According to the state’s existing code, the Regional Jail Commission is responsible for management, maintenance, operation, occupation, repair and administration of regional facilities, and annually receives operational funds. However, the original code did not allow the commission to borrow money as a separate legal entity, forcing one or more of the individual counties involved to serve as the borrower, a move many rural counties cannot afford.
This funding issue first came to light in 2013 when Athens Co. officials pointed out that regional jails were ill equipped to pay for for repairs and improvements, as they were not able to issue bond funding. In their own testimony, Balderson and Gentile pointed to the Corrections Commission of Southeastern Ohio in particular, which they wrote currently needs — but does not have the funds to pay for — a roof replacement, chiller replacement and parking lot maintenance totaling nearly $500,000. The senators noted that this issue was “clearly an unintended result of original legislation.”
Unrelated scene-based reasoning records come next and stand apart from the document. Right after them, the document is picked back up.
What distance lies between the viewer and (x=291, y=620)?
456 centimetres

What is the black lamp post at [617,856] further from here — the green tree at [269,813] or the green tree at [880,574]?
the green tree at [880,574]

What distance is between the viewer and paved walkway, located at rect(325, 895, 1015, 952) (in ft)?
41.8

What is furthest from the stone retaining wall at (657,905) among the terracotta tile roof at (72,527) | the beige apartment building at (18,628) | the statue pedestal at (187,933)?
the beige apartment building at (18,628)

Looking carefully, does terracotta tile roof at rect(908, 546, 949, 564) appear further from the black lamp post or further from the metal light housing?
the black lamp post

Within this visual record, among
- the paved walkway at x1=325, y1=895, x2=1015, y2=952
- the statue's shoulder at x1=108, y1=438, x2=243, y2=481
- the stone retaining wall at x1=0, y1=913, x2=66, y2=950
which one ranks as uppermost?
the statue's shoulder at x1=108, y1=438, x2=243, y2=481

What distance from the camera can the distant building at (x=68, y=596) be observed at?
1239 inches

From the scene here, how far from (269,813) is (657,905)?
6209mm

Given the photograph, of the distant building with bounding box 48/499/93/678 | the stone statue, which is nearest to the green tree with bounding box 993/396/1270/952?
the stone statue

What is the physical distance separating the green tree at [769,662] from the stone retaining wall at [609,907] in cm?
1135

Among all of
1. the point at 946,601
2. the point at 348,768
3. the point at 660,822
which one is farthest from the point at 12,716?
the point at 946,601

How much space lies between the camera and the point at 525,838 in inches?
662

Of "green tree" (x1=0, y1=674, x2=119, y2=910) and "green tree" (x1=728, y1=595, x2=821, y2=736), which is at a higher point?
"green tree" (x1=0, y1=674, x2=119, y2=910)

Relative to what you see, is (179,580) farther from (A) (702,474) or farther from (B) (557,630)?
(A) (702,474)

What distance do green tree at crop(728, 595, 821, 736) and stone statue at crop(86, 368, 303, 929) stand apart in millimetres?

However, the passage of SB 82 will now give regional jails the ability to borrow funds for capital improvements in a manner that Balderson and Gentile write, “is typical for political subdivisions.” The senators also stressed that there was no apparent downside to the bill, as the money borrowed will be from private sector financial institutions and not the state.
SB 82 received wide bipartisan support. According to an October 2013 release, Senator Gentile remarked, “There were five hearings on Senate Bill 82 and no opposition came forward.” According to the senator multiple state groups also supported the bill, including the County Commissioners Association of Ohio, The Corrections Commission of Southeastern Ohio, and Commissioners representing Morgan, Perry, Athens, Vinton and Hocking counties.